System Software




                    Notes
                                       !
                                     Caution  There are no limitations on what occurs on the left or right-hand side except the
                                     left hand side must be non-empty.

                                   Type 1 (context-sensitive grammars)

                                   Productions are of the appearance uXw  uvw where u, v and w are random strings of symbols
                                   in V, with v non-null, and X a single nonterminal. Alternatively, X may be substituted by v but
                                   only when it is bounded by u and w. (i.e., in a specific context).
                                   Type 2 (context-free grammars)


                                   Productions are of the appearance X  v where v is an random string of symbols in V, and X is
                                   a single nonterminal. Wherever you locate X, you can substitute with v (in spite of context).

                                   Type 3: Regular Grammars

                                   Productions are of the appearance X  a, X  aY, or X where X and Y are non-terminals and
                                   a is a terminal. Specifically, the left-hand side must be a single nonterminal and the right-hand
                                   side can be either unfilled,  a single terminal by  itself or with a single nonterminal.  These
                                   grammars are the most limited in terms of important power.

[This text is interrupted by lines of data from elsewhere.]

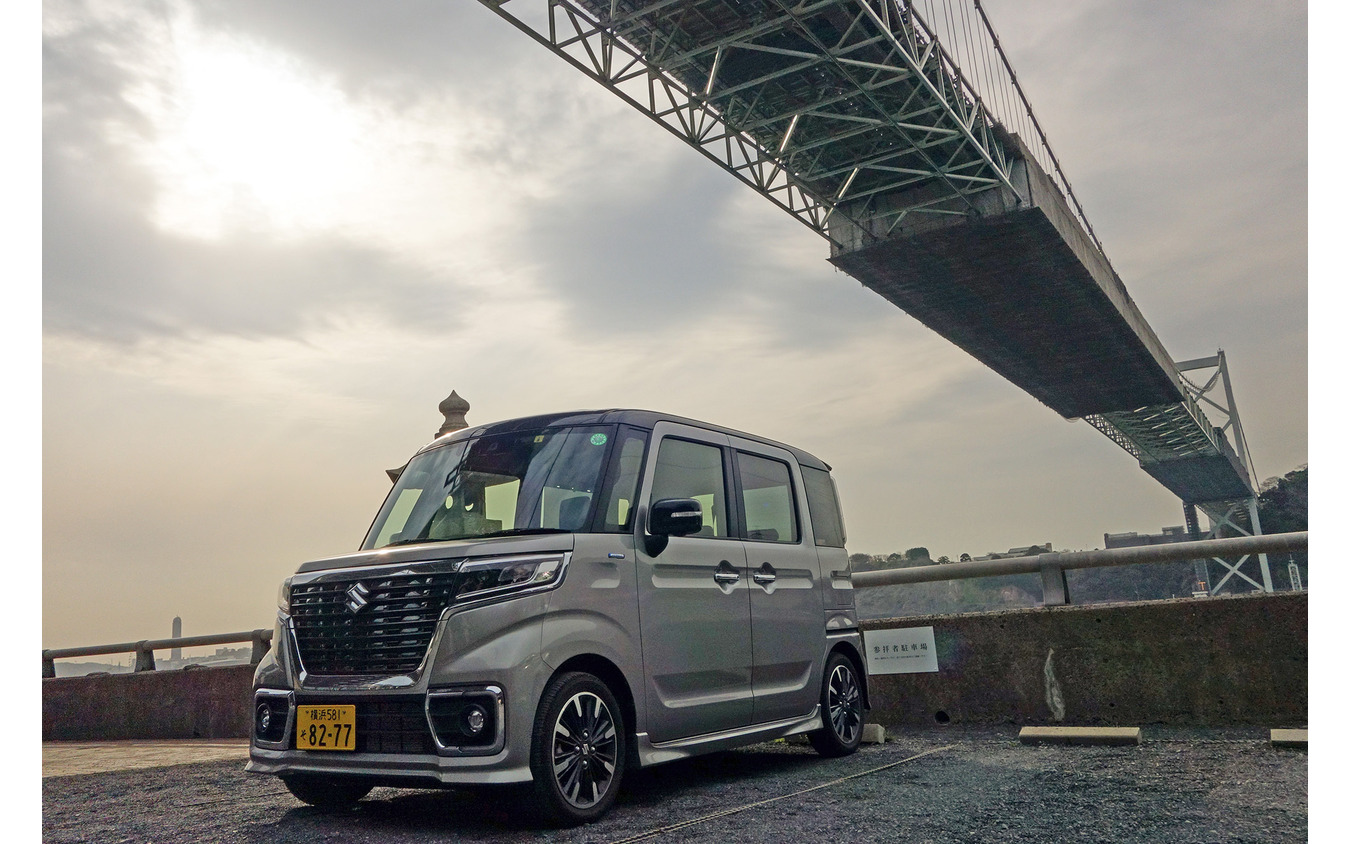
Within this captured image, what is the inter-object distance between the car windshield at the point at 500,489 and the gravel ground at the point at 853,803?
48.8 inches

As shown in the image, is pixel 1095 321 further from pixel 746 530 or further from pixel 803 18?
pixel 746 530

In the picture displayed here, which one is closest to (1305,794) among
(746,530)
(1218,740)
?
(1218,740)

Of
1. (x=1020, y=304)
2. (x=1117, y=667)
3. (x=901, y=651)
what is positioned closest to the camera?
(x=1117, y=667)

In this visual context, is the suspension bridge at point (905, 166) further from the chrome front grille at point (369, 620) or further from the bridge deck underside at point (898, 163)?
the chrome front grille at point (369, 620)

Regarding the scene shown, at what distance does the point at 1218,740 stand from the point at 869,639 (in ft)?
8.48

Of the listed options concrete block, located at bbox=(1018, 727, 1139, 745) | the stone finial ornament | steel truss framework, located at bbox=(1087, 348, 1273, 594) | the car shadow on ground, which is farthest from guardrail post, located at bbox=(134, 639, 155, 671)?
steel truss framework, located at bbox=(1087, 348, 1273, 594)

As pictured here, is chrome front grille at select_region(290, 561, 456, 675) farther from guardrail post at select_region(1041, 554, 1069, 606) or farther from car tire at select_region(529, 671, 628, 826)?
guardrail post at select_region(1041, 554, 1069, 606)

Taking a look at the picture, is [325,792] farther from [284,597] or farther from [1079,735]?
[1079,735]

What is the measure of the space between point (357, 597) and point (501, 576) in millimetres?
683

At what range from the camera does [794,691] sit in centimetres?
574

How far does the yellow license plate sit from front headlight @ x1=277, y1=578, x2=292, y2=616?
1.60ft

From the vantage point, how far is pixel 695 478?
5.36 metres

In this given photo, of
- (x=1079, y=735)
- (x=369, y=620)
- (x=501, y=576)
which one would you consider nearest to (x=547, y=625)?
(x=501, y=576)

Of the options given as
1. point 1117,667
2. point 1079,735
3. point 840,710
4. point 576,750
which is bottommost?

                                     Did u know? Each type 3 grammar is a type 2 grammar, and each type 2 is a type 1 and so on.
                                   Type 3 grammars are chiefly simple to parse due to the lack of recursive builds. Competent
                                   parsers survive for many classes of Type 2 grammars. Even though Type 1 and Type 0 grammars
                                   are more influential than  Type 2  and 3,  they are far less functional as  we cannot  generate
                                   competent parsers for them. In scheming programming languages by means of formal grammars,
                                   we will utilize Type 2 or context-free grammars, frequently just shortened as CFG.




                                      Task  Make distinction between unobstructed grammars and regular grammars.
                                   13.1.1 Issues in parsing Context-free Grammars


                                   There are numerous competent approaches to parsing most Type 2 grammars. Though, there are
                                   concerns that can interfere with parsing that we must take into consideration when scheming
                                   the grammar. Let's discuss three of them: ambiguity, recursive rules, and left-factoring.

                                   Ambiguity

                                   If a grammar allows more than one parse tree for a number of sentences, it is said to be ambiguous.


                                          Example: Consider the following typical arithmetic expression grammar:
                                   E  E op E | ( E ) | int op  + | - | * | /
                                   This grammar indicates  expressions that contain integers connected by binary operators and
                                   perhaps counting parentheses. As defined above, this grammar is uncertain since for certain
                                   sentences we can build more than one parse tree.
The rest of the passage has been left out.